Saturday 27 August 2011

Microsoft InfoPath : Electronic Forms for the Business

I’ve been using InfoPath since 2004 and am continually amazed at how many businesses have never heard of it, or have it but have never considered using it. The thing is, you have probably used it without knowing it; have you ever completed a Document Information Panel in Word or a workflow form in SharePoint?

Microsoft InfoPath is part of the Microsoft Office family, providing a facility to design, distribute and complete electronic forms within your business. The current iteration of Office (Office 2010 Professional Plus) offers InfoPath as two products: InfoPath Designer 2010 and InfoPath Filler 2010.

Why migrate your company forms from Word and Excel format to InfoPath ?
  • InfoPath forms can be published on the desktop, via Email or to the Intranet, Extranet or Internet.
  • The forms can contain validation and business logic far above what can be achieved in Word and Excel without writing a line of code.
  • Instances of the form are stored in XML format which can be easily integrated into your back office systems.

Publishing forms

InfoPath offers a design once use everywhere approach. Forms may be published to the network, via email / Outlook, Microsoft Forms Server, SharePoint 2007, SharePoint 2010, or Office 365.
Please note that for browser based completion of your forms within SharePoint a SharePoint Enterprise CAL will be required.

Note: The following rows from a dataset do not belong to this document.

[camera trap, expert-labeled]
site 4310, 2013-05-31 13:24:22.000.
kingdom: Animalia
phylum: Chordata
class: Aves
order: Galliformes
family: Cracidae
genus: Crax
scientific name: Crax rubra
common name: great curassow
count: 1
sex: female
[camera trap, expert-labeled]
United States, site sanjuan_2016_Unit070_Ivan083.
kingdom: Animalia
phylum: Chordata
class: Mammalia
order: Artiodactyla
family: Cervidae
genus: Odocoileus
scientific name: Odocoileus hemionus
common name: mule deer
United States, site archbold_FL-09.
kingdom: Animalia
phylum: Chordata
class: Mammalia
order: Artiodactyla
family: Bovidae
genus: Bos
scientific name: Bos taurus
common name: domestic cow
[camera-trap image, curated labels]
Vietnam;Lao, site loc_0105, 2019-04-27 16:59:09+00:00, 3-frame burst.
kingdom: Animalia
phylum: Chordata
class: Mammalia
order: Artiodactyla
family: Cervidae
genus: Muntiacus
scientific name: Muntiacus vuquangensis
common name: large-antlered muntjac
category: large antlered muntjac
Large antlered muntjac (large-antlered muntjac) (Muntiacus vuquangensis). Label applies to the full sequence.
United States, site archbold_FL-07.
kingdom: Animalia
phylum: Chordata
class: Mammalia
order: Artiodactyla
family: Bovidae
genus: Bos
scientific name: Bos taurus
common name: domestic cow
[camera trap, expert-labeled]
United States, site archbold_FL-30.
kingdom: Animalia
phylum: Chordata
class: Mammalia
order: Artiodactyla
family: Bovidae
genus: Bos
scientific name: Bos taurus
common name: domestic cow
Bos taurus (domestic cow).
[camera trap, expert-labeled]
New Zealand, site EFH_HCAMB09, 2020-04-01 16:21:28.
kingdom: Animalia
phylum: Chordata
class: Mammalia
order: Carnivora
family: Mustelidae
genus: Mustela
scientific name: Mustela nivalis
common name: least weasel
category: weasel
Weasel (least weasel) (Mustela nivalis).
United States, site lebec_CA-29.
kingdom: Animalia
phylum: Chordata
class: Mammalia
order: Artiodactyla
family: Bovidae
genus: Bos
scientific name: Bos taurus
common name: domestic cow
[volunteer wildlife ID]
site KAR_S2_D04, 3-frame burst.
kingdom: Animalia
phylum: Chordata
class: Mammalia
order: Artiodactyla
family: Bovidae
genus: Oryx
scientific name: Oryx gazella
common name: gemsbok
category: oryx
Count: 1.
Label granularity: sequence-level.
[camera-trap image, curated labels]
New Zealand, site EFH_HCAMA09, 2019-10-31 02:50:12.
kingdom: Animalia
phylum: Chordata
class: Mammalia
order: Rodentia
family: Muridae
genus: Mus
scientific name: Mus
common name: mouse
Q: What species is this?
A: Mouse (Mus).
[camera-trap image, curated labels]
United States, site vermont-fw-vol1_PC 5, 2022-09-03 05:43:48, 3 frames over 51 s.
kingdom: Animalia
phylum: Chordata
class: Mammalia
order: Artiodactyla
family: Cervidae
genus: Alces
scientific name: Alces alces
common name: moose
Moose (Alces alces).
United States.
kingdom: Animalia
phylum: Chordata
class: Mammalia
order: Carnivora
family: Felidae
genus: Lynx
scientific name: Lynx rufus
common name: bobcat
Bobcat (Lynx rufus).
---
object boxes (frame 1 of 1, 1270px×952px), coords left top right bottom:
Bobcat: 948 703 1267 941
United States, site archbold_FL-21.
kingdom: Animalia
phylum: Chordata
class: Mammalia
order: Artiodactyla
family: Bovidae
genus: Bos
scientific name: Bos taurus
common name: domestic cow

Client based Forms may be completed via the InfoPath Filler 2010 application or embedded within Office or a Windows forms application via the InfoPath form control. InfoPath is integrated into most Office applications in the form of the Document Information Panel. In Outlook 2007+ forms may may be viewed as emails.

Form Design
Forms may be designed within the InfoPath Designer application which provides the same Office user interface most users are familiar with. The designing of forms is aimed at the Knowledge worker and after a little training is fairly easy to get to grips with. Controls may be dragged into position where validation and business rules may be applied in an intuitive manner. The form can connect to multiple data-sources but is most at home connecting to web services.

InfoPath is designed around the XML paradigm. Instances of the form are stored as XML files which makes post processing very easy. The form templates are stored in XSN format. This is a CAB format file which contains a mixture of XSL files (for each form page view) and XML to define the form business logic and data-sources.

Managed code may be added to the forms via installing the optional VSTA (Visual Studio Tools for Applications) module from the Office CD/ISO. Personally I consider this a last option when designing InfoPath forms preferring instead to put this logic into reusable web services wherever possible.

Conclusion
If you have never looked at using InfoPath then I hope this brief introduction may inspire you to check it out. I must however finish with a word of warning, as with any product please plan carefully before deploying InfoPath to the Enterprise (I will try and cover this in a future post).